_What is required_
Rewrite the rows between the lines holding "Across the image, is" and "85.1 inches", inclusive, keeping the requests as they are. Multiply every number in the answers (box coordinates and distances) by 0.25, and round each result to the number of decimals the original had, with halves rounded up.

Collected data

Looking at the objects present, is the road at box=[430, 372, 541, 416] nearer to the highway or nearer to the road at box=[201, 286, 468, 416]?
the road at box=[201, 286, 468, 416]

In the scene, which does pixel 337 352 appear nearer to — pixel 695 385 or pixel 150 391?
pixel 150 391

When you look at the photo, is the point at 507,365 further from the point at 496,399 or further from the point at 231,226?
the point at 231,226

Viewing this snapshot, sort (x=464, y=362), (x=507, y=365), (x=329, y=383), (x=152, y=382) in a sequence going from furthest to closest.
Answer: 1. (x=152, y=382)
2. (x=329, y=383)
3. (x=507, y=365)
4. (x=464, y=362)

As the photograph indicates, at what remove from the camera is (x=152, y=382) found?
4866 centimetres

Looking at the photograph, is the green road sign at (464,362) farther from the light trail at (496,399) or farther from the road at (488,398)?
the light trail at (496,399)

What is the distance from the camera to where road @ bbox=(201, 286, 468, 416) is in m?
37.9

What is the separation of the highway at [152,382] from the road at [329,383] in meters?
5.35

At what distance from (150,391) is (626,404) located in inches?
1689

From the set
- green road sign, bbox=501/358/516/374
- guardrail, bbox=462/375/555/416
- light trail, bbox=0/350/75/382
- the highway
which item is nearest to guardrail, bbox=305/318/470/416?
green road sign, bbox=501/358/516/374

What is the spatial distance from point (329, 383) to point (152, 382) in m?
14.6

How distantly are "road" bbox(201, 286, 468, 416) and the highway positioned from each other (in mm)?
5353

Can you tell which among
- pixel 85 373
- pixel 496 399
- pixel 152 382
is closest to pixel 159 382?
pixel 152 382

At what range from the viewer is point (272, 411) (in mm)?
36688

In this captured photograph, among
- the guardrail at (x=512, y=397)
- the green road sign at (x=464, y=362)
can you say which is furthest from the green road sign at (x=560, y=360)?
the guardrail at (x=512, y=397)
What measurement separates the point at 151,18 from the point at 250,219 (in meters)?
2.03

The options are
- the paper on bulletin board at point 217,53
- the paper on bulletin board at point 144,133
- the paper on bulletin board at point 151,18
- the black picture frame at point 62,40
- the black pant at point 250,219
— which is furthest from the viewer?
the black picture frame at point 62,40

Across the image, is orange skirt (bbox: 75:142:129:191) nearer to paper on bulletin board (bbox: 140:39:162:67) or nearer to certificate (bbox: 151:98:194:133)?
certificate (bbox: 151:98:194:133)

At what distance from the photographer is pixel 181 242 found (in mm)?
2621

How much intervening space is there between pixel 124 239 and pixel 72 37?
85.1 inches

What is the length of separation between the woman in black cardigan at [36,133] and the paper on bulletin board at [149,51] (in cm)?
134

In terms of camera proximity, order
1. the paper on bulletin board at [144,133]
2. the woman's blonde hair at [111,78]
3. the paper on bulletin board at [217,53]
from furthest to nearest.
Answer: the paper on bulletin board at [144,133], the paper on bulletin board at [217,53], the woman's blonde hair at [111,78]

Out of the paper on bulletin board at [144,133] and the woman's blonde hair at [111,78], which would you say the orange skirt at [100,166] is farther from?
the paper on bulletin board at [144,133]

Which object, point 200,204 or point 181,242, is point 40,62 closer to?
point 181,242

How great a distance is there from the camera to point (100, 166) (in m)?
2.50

_Written response_
Across the image, is orange skirt (bbox: 75:142:129:191) nearer to paper on bulletin board (bbox: 140:39:162:67) or nearer to certificate (bbox: 151:98:194:133)?
certificate (bbox: 38:25:49:33)

At what distance from the photographer is pixel 181 242 found (in mm)?
655

How much intervening space is there between pixel 124 239 and pixel 72 37?
21.3 inches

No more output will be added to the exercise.